Además tenemos el Premio de Escultura Juan Soriano cuya convocatoria cerró el 16 de agosto y la escultura ganadora de este concurso podrá ser instalada en un espacio público en la ciudad.

De las 10 obras (colosos) “El Sincretismo” es la segunda que se inaugura en este programa que se ejecutará en los tres años de la administración, en las esculturas nuevas se invertirán 42 millones de pesos, y para ello se hizo una invitación a los artistas con base en criterios como que estuvieran varios movimientos artísticos cubiertos, que tuvieran trayectoria internacional y que tuvieran colecciones privadas. Todos son o residen en Guadalajara.

Hasta ahora, sólo se ha pagado la pieza “Pluma”, de Pedro Escapa, que tuvo un costo de un 1.3 millones de pesos; “Sincretismo”, de Ismael Vargas, con valor de 5.2 millones de pesos, y “Árbol Adentro”, de José Fors, por la cual se pagarán 4.5 millones de pesos. Las siete piezas restantes deberán absorber un costo de 31 millones de pesos.
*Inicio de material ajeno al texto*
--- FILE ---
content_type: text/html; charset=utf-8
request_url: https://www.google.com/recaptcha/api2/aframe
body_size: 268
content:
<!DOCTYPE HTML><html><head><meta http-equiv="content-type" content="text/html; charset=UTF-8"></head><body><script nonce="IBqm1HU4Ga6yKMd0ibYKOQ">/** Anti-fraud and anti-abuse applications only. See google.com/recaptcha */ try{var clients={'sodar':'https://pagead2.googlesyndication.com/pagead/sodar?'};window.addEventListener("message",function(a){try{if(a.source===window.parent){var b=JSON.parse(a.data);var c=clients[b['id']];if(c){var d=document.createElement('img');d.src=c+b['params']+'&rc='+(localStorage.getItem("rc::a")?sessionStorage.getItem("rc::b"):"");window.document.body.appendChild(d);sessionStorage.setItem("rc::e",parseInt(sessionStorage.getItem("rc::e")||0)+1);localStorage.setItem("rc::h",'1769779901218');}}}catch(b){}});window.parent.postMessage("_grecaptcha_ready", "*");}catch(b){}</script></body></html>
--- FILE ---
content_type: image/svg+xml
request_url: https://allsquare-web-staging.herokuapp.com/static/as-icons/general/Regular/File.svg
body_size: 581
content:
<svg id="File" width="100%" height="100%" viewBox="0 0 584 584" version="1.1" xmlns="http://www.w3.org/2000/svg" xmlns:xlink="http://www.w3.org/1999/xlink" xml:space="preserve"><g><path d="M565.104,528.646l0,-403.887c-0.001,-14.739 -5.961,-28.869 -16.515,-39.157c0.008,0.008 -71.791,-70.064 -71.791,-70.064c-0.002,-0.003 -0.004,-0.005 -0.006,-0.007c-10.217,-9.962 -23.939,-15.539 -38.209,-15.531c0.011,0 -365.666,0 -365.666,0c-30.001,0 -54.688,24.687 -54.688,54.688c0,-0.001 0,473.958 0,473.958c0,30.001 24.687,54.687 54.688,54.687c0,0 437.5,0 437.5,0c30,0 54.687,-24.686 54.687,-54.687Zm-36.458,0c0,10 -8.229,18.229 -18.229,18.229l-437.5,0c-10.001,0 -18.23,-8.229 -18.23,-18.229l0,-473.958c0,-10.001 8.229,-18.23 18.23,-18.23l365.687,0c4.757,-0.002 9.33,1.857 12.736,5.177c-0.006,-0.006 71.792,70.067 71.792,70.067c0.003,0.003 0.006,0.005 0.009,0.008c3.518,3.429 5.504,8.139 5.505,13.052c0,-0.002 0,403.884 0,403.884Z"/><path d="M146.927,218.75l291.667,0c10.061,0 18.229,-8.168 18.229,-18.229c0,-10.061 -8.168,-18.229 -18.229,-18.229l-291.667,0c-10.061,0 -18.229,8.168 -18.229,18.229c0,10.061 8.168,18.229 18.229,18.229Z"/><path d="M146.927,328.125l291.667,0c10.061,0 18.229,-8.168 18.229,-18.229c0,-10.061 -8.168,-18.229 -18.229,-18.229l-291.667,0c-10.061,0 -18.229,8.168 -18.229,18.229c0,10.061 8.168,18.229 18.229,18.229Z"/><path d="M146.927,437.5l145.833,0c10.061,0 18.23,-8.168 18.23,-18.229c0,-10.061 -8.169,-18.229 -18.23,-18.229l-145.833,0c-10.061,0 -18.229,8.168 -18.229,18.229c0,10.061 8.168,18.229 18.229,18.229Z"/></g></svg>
Las obras que restan por entregar son creaciones de los artistas Javier Arévalo, Mario Martín del Campo, Dolores Ortiz, Jorge Méndez Blake y José Dávila, además de las puertas de bienvenida a cargo de Sergio Garval y Rafael San Juan,

Antes de que termine el 2017 podría quedar inaugurada también la obra de José Dávila, es el proyecto más avanzado y estará en el Parque San Jacinto, el cual tenía un espejo de agua (que en lo urbano no es lo más fácil de mantener por la evaporación), por lo que el artista Dávila se juntó con el arquitecto Juan Palomar, que fue quien proyectó el parque y quedaron los dos de común acuerdo de poner ahí la escultura.